A Mogadishu Morning: Guns and Grenades
March 31, 2010 Leave a comment
I woke up to the sounds of heavy gunfire this morning, and so did the residents of Mogadishu. Though at times peaceful, unexpected battles take place at Mogadishu’s front lines. This morning the forces of Harakat Al-Shabaab Al Mujahideen launched a surprise attack on the defences of the government troops. After a heavy exchange of gunfire in a battle that lasted an hour or so, the local radio stations reported that Al-Shabaab have taken over Shibis district headquaters – one of the main strongholds of the TFG.
By conceding defeat in this district also to the Shabaab, the government now retains only 3 districts under its control; namely, Xamar Weyne, Xamar Jajab, Wadajir – that is three districts out of the total of 18! They are also present in the district of Shangani but do not control the whole district.
Since the government’s announcement of a major offensive, Al-Shabaab and Hizbul Islam, the two Islamist groups confronting the feeble TFG, have been gradually advancing towards the Presidential Palace – which is now merely a few hundred metres from where the battle took place this morning – and the government troops seem to be extremely unsuccessful in keeping their grounds, let alone regaining lost territory. Now they are all cornered into a few blocks and the sea is behind them. A few weeks ago they launched an offensive, accompanied by Ugandan tanks, but failed miserably in their attempt and retreated with a wounded pride and morale as Al-Shabaab took over Global Hotel, a very strategic location in Cabdicaziiz district.
It all seems like a joke with a bunch of clowns appointed as presidents and ministers who have never been able to deliver anything to the Somali population.
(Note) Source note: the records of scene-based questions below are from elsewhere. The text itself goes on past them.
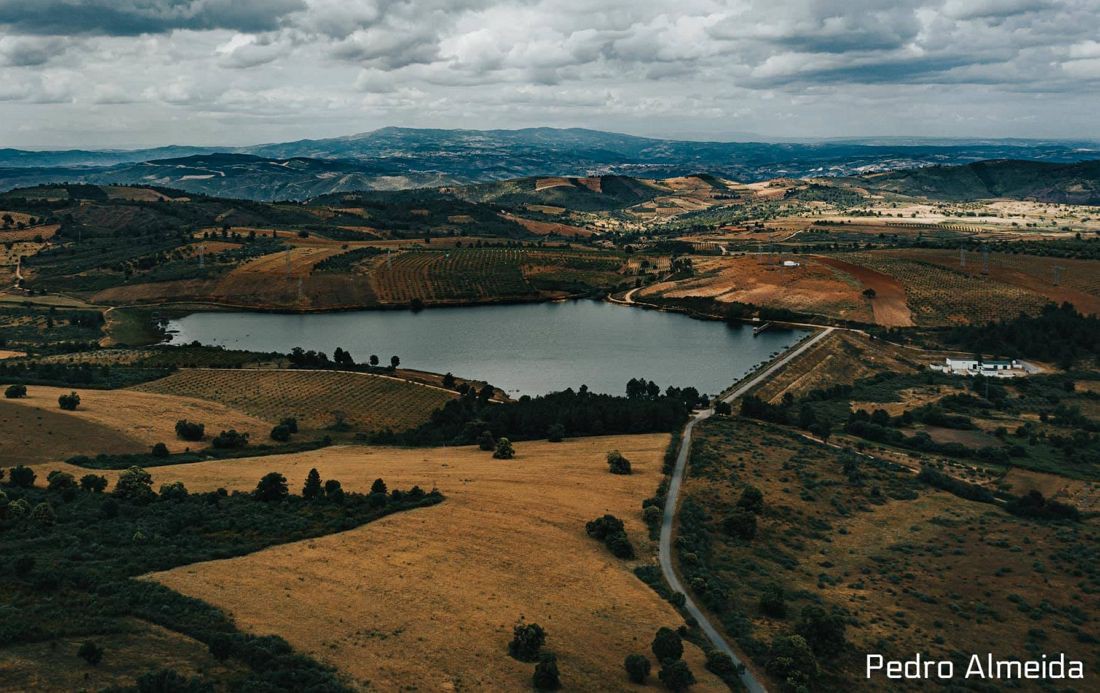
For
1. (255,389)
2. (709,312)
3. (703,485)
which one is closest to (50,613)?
(703,485)

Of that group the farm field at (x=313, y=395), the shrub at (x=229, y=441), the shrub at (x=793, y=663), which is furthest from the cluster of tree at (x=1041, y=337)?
the shrub at (x=229, y=441)

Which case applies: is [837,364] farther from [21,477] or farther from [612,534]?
[21,477]

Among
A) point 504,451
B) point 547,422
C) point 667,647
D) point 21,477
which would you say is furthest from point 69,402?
point 667,647

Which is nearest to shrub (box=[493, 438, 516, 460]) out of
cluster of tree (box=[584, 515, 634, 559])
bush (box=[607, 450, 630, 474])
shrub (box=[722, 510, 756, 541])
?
bush (box=[607, 450, 630, 474])

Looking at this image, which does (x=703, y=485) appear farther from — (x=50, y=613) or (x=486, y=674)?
(x=50, y=613)

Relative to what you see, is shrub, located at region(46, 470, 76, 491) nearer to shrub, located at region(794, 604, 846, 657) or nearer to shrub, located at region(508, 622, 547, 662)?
shrub, located at region(508, 622, 547, 662)
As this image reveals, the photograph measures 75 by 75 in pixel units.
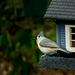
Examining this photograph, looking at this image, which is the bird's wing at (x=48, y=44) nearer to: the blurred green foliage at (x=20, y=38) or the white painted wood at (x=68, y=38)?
the white painted wood at (x=68, y=38)

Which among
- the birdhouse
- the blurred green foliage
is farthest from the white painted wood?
the blurred green foliage

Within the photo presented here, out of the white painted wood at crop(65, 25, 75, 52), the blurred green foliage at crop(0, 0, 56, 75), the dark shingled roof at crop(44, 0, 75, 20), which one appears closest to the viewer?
the dark shingled roof at crop(44, 0, 75, 20)

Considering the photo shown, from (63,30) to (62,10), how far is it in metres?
0.22

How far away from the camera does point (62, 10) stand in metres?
3.06

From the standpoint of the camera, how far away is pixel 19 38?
5262 millimetres

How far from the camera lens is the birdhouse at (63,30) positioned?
3.04m

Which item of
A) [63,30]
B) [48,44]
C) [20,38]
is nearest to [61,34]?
[63,30]

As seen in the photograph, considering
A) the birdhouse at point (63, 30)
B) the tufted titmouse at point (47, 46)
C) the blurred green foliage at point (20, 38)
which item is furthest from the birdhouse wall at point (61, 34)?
the blurred green foliage at point (20, 38)

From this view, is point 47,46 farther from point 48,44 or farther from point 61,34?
point 61,34

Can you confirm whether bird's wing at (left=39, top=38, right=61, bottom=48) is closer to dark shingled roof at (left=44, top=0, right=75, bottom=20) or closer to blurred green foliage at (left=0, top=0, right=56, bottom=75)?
dark shingled roof at (left=44, top=0, right=75, bottom=20)

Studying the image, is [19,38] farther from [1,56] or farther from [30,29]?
[1,56]

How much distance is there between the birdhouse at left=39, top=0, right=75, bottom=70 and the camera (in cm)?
304

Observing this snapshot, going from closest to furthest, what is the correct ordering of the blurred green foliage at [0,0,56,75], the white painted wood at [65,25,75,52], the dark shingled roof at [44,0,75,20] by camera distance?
the dark shingled roof at [44,0,75,20]
the white painted wood at [65,25,75,52]
the blurred green foliage at [0,0,56,75]

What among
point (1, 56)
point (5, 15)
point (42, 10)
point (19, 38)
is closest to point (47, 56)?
point (42, 10)
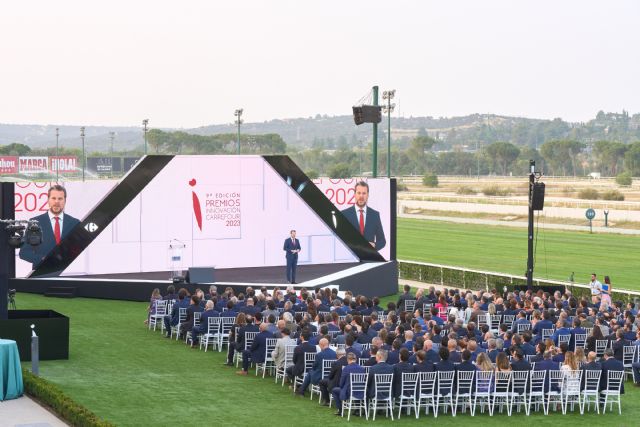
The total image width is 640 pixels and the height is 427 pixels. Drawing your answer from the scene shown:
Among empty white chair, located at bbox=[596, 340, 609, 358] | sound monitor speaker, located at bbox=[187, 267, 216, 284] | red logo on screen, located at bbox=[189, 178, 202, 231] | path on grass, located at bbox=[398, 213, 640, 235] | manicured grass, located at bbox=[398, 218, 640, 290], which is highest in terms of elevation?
red logo on screen, located at bbox=[189, 178, 202, 231]

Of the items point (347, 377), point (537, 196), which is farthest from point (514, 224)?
point (347, 377)

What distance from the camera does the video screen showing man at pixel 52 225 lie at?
1264 inches

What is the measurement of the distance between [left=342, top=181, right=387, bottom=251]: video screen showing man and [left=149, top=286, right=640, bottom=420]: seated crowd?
1091 centimetres

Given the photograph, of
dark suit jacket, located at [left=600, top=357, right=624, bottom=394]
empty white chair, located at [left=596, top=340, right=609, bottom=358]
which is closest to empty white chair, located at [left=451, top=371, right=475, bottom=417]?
dark suit jacket, located at [left=600, top=357, right=624, bottom=394]

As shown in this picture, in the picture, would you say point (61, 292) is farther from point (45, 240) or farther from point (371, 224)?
point (371, 224)

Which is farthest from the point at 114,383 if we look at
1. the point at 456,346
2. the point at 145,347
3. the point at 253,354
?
the point at 456,346

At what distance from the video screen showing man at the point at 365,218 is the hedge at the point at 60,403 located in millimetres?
19288

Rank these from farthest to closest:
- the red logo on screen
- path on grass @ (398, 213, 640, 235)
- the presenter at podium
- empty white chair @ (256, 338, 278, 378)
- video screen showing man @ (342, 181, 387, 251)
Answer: path on grass @ (398, 213, 640, 235), video screen showing man @ (342, 181, 387, 251), the red logo on screen, the presenter at podium, empty white chair @ (256, 338, 278, 378)

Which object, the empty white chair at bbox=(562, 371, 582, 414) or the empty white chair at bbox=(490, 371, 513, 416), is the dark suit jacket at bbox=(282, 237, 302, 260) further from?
the empty white chair at bbox=(562, 371, 582, 414)

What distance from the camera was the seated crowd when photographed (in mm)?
16562

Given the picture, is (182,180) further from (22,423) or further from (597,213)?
(597,213)

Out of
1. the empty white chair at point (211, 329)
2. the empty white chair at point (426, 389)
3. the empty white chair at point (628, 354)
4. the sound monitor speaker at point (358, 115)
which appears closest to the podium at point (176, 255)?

It does not seem unusual: hearing the rattle of gunfire every morning I mean. It has become part of life and people here seem to have adapted fairly well. Today people went about their businesses and everything was running smoothly. The people of Mogadishu have become experts at assessing imminent danger, so when you see them walking about as if nothing had happened even though you hear the guns blazing in the background, then assume that everything is alright.
Simply hearing the loud bangs of bullets and mortars is not considered danger here, but when one lands near you or a bullet flies past your ear, or spills the brain of your companion on the floor, then you have a cause for concern. Other than that it is all distant fireworks. The battle was a few kilometres away but the noises were frighteningly near. So when I heard the deafening noises of heavy guns being exchanged, I began to worry. A natural reaction in an unnatural place. I listened attentively and waited for the bang of the mortar to land or pierce through the walls of my room, but there were none.
A little later everything resumed to normal; normal as in expect fireworks to begin any moment!